Look through the data below for the line with "common name: wild boar" and the line with "scientific name: Sylvicapra grimmia", then output those two and all lines in between, exactly as written.

____________

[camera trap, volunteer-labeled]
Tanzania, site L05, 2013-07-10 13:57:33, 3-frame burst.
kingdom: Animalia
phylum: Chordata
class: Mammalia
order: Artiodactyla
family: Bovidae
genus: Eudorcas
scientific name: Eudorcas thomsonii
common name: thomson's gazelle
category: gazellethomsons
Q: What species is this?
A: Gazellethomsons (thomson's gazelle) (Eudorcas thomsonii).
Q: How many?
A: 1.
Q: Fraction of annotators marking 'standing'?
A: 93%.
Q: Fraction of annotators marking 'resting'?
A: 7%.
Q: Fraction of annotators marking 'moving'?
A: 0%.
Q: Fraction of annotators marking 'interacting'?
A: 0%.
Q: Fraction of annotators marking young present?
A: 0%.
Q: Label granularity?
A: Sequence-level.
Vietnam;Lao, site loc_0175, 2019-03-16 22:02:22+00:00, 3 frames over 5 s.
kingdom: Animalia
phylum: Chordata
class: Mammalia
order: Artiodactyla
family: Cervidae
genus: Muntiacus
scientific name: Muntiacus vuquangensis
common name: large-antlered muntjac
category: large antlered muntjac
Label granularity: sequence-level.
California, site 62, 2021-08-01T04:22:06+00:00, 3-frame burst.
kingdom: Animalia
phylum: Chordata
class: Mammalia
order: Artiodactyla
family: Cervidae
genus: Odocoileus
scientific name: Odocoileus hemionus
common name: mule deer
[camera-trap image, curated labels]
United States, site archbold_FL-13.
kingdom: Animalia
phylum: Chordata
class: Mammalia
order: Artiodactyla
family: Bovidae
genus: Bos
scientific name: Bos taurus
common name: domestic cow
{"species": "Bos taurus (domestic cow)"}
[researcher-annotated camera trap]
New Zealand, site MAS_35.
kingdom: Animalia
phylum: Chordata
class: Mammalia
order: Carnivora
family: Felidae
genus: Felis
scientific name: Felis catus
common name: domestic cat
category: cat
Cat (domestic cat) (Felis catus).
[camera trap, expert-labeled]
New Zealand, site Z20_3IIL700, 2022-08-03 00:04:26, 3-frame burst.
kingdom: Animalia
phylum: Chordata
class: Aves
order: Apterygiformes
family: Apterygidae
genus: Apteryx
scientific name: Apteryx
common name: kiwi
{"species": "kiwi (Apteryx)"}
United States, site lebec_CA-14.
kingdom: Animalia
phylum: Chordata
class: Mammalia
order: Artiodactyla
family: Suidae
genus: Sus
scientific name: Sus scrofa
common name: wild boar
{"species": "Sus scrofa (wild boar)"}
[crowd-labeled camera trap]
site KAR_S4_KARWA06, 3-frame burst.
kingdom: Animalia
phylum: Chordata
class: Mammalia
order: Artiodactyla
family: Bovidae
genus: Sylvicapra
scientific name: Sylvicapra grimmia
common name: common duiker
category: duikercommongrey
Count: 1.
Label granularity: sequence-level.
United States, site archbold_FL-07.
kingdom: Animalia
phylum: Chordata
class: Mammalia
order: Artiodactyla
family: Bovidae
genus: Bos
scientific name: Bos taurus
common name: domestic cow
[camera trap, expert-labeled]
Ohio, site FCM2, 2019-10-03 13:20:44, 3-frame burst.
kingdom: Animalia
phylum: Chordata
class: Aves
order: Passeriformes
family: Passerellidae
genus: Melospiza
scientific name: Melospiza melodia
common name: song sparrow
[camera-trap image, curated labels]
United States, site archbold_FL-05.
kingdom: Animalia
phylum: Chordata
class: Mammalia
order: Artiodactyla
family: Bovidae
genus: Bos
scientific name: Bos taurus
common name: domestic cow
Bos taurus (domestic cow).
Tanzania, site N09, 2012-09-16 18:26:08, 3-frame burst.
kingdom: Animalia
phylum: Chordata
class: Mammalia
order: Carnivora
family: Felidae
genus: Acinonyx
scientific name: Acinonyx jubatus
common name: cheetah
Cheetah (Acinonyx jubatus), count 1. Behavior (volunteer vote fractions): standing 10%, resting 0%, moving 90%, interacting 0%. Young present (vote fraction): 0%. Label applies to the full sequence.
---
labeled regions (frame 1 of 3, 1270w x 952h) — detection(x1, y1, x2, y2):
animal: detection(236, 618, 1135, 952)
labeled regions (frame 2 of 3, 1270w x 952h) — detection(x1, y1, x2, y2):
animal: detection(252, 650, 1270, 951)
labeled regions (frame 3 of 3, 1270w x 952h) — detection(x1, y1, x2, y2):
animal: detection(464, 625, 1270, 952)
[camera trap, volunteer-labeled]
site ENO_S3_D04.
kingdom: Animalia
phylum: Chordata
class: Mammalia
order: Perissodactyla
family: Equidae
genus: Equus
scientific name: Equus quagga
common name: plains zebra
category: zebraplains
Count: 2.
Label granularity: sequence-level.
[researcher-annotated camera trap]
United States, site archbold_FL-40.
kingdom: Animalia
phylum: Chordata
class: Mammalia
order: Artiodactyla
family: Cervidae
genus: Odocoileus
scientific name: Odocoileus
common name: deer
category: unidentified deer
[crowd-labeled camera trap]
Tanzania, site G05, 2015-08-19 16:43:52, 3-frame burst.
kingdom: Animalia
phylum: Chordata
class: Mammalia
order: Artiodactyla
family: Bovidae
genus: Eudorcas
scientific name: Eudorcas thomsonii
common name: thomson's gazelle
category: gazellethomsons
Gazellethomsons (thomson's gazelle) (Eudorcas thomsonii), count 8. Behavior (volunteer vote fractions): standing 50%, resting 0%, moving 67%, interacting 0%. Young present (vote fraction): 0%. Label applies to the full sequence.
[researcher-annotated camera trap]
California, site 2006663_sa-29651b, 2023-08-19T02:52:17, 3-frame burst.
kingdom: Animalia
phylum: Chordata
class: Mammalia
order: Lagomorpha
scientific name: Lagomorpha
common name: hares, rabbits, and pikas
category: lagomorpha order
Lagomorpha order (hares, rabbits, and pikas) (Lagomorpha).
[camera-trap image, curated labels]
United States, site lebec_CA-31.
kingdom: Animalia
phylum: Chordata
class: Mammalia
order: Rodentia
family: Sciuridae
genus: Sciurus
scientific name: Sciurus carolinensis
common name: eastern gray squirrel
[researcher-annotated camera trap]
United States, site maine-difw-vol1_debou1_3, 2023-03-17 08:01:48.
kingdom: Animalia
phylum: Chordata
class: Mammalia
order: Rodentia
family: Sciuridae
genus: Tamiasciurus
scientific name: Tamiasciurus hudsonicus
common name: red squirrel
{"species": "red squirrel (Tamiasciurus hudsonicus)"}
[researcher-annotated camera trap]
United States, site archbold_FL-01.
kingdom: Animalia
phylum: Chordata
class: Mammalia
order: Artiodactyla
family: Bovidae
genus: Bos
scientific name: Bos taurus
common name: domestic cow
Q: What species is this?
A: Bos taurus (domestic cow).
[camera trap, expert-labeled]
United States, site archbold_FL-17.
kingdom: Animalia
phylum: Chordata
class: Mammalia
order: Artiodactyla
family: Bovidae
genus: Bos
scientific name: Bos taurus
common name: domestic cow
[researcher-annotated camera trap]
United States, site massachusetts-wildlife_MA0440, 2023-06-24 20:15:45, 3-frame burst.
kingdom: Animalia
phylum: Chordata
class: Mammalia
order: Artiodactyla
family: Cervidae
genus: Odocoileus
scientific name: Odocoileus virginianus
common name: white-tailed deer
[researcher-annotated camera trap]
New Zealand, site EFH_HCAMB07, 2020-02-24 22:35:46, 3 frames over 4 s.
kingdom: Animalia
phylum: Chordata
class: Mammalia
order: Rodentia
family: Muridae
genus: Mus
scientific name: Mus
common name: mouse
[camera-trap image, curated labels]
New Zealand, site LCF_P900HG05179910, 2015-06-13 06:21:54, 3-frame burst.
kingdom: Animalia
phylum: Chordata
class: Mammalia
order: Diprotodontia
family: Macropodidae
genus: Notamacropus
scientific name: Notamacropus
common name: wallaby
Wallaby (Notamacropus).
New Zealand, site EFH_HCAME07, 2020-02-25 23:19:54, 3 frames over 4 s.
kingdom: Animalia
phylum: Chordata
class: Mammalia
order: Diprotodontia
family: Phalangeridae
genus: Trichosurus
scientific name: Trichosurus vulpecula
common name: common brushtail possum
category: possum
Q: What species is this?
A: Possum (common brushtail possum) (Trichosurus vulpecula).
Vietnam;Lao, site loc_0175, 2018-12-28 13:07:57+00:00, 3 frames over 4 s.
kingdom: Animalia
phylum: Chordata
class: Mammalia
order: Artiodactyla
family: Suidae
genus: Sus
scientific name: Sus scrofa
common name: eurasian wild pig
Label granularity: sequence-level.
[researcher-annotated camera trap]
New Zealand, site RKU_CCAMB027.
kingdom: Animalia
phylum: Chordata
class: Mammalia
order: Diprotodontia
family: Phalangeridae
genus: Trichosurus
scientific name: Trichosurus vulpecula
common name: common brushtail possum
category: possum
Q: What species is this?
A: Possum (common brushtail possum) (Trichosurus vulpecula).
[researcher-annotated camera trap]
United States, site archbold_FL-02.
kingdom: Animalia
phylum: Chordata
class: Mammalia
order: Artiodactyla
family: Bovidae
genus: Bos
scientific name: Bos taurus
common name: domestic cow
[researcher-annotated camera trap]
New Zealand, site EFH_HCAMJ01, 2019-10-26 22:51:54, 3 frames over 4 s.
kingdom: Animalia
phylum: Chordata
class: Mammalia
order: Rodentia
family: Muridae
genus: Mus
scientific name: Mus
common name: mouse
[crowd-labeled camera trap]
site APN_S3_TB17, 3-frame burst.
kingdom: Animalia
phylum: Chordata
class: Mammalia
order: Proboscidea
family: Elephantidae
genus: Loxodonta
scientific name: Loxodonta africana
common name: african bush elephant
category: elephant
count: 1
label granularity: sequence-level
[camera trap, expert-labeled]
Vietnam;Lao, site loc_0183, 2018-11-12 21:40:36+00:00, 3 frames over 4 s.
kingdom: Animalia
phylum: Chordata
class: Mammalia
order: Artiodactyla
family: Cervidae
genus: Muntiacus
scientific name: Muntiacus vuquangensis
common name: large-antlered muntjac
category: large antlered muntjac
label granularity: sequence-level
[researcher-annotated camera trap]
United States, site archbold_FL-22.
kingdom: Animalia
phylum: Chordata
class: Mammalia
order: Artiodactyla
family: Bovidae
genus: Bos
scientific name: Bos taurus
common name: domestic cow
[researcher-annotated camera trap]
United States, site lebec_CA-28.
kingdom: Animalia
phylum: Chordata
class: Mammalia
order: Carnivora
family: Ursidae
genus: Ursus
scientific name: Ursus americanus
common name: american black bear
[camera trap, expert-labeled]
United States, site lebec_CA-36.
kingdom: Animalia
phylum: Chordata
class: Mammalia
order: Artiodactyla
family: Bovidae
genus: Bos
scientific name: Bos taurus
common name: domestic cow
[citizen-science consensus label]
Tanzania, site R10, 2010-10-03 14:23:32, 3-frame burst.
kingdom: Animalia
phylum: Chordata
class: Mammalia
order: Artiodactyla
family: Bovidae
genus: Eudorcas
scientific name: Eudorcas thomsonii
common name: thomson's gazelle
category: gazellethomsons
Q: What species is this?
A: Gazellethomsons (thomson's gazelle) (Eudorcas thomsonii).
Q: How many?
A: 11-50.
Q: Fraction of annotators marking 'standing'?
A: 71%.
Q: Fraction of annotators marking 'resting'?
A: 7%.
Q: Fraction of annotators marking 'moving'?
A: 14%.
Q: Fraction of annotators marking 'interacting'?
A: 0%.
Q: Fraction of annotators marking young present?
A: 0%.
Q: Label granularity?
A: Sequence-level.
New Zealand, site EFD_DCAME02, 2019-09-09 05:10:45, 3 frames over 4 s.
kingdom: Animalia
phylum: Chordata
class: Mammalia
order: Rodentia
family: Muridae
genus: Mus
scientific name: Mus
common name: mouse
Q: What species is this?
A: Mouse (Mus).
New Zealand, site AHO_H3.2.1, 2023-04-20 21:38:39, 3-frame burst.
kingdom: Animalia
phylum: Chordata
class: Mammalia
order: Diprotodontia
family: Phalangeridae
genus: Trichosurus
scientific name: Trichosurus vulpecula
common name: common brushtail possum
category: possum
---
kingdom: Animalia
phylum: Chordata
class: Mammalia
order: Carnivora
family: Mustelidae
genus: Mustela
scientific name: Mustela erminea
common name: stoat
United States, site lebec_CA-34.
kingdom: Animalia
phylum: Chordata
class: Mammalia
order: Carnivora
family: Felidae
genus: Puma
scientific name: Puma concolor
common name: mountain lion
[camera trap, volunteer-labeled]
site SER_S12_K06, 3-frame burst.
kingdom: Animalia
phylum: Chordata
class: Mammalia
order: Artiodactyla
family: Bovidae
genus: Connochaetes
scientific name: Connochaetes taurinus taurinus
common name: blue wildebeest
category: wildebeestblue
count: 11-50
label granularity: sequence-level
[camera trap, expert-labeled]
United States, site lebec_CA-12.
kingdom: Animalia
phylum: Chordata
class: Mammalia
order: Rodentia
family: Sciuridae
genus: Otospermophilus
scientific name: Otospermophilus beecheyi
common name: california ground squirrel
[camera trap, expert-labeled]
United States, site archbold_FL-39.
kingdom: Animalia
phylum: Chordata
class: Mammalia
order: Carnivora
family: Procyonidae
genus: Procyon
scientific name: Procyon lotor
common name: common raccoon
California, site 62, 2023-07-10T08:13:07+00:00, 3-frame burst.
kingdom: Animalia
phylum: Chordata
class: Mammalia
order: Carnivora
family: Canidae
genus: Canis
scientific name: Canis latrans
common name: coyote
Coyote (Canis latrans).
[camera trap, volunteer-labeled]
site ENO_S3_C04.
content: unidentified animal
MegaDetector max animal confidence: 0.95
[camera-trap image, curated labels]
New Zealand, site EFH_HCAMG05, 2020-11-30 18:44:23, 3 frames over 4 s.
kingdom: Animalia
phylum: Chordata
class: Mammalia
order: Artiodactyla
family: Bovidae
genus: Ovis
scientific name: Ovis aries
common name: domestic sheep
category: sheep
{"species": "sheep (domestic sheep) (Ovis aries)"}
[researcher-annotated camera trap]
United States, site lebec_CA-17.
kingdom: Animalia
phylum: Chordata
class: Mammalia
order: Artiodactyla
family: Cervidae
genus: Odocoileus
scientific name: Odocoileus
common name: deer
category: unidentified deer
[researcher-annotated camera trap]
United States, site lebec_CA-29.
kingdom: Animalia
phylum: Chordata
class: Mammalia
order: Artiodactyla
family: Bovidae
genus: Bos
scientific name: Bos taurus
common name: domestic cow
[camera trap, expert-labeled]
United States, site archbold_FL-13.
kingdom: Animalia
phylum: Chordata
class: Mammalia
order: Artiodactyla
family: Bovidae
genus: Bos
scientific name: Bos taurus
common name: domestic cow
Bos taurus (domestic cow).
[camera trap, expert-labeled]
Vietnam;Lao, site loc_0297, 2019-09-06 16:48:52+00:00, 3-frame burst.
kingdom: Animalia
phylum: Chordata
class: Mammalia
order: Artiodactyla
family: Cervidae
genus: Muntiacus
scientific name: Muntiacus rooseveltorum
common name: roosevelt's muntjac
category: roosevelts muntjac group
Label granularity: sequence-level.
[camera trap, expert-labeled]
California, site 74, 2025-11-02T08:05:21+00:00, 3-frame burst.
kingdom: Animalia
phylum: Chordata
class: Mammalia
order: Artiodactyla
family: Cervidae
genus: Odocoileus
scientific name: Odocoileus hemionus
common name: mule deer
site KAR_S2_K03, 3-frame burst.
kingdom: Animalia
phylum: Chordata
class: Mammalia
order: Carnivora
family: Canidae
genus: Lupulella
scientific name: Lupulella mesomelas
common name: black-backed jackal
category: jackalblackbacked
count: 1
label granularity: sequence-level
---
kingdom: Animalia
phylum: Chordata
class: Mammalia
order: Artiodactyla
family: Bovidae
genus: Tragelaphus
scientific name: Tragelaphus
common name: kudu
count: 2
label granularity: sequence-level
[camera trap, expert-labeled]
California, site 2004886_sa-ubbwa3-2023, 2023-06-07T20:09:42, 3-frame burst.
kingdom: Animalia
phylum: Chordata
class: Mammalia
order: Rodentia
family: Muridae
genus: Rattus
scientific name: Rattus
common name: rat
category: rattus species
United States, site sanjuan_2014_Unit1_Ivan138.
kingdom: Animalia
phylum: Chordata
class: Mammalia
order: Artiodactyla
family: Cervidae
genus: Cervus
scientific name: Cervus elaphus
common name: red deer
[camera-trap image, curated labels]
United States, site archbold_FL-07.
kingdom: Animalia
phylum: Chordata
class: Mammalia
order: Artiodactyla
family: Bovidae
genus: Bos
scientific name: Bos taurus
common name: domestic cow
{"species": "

____________

WRITTEN RESPONSE ::
common name: wild boar
{"species": "Sus scrofa (wild boar)"}
[crowd-labeled camera trap]
site KAR_S4_KARWA06, 3-frame burst.
kingdom: Animalia
phylum: Chordata
class: Mammalia
order: Artiodactyla
family: Bovidae
genus: Sylvicapra
scientific name: Sylvicapra grimmia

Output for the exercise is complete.